16L’analyse stylistique, narratologique et phénoménologique, dont se nourrit la zoopoétique, révèle dans le détail du texte l’importance donnée à la singularité animale et le renversement à l’œuvre des structures de pensée dualistes, minées de l’intérieur par le devenir-sujet des animaux. De Palafox à Moby Dick, de Giono à Genevoix, les micro-lectures dont cet essai est tissé nous montrent comme les bêtes ont conduit les écrivains à réinventer les structures narratives, faisant sans cesse dévier le récit et mettant à mal toute velléité « de rectitude narrative » (p. 82). Par la présence animale, la trame du récit est sans cesse bousculée, car l’écriture doit « prendre en charge ce que l’autre fait à la narration » (p.82). D’une certaine manière, on pourrait avancer qu’il en est de même de toute narration, toujours modelée par la vie du personnage dont elle fait le récit.
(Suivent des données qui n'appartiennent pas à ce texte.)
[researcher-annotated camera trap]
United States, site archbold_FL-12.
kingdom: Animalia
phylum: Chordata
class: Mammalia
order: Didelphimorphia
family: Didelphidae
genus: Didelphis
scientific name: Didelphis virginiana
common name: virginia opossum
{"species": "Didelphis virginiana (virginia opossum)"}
Mais les animaux, dans ce prétendu silence14 auquel nous les réduisons, et dans le « sombre mystère15 » qui les caractérise, impriment une part plus grande d’imprévu, de surprise et d’étrangeté.

17Soucieuse de ces formes singulières d’imprévu, la zoopoétique étudiera tout autant les styles forgés par les hommes pour dire les bêtes que les styles des animaux eux-mêmes, auxquels elle postule une poétique propre. Ce retournement des catégories inscrit pleinement la zoopoétique dans le champ des sciences humaines et rejoint notamment les récents travaux de Marielle Macé sur ce qu’elle nomme une « stylistique du vivre16 », de même que les recherches en zoosémiotique qui s’intéressent aux manières animales de faire sens. Elle s’inscrit également dans une tradition éthologique minoritaire, dessinée par Adolf Portman17, dont les travaux ont révélé un souci du paraître et de la présentation de soi chez les animaux non-humains. La zoopoétique, pour autant, n’est pas l’éthologie : elle ne fait le choix ni des animaux réels ni des animaux littéraires et se situe peut-être dans le dépassement de cette séparation, dans l’affirmation d’un entrelacs entre réel et imaginaire. Cessant de jouer une ontologie contre une autre, elle est tout à la fois convaincue de la vitalité des animaux qui peuplent nos arches de papier et de la « texture imaginaire du réel18 », pour reprendre une belle formule de Merleau-Ponty. « Animaux fabuleux, animaux réels », conclut Anne Simon : « on perdra les premiers si on perd les seconds, on perdra les seconds si on perd les premiers... » (p. 361).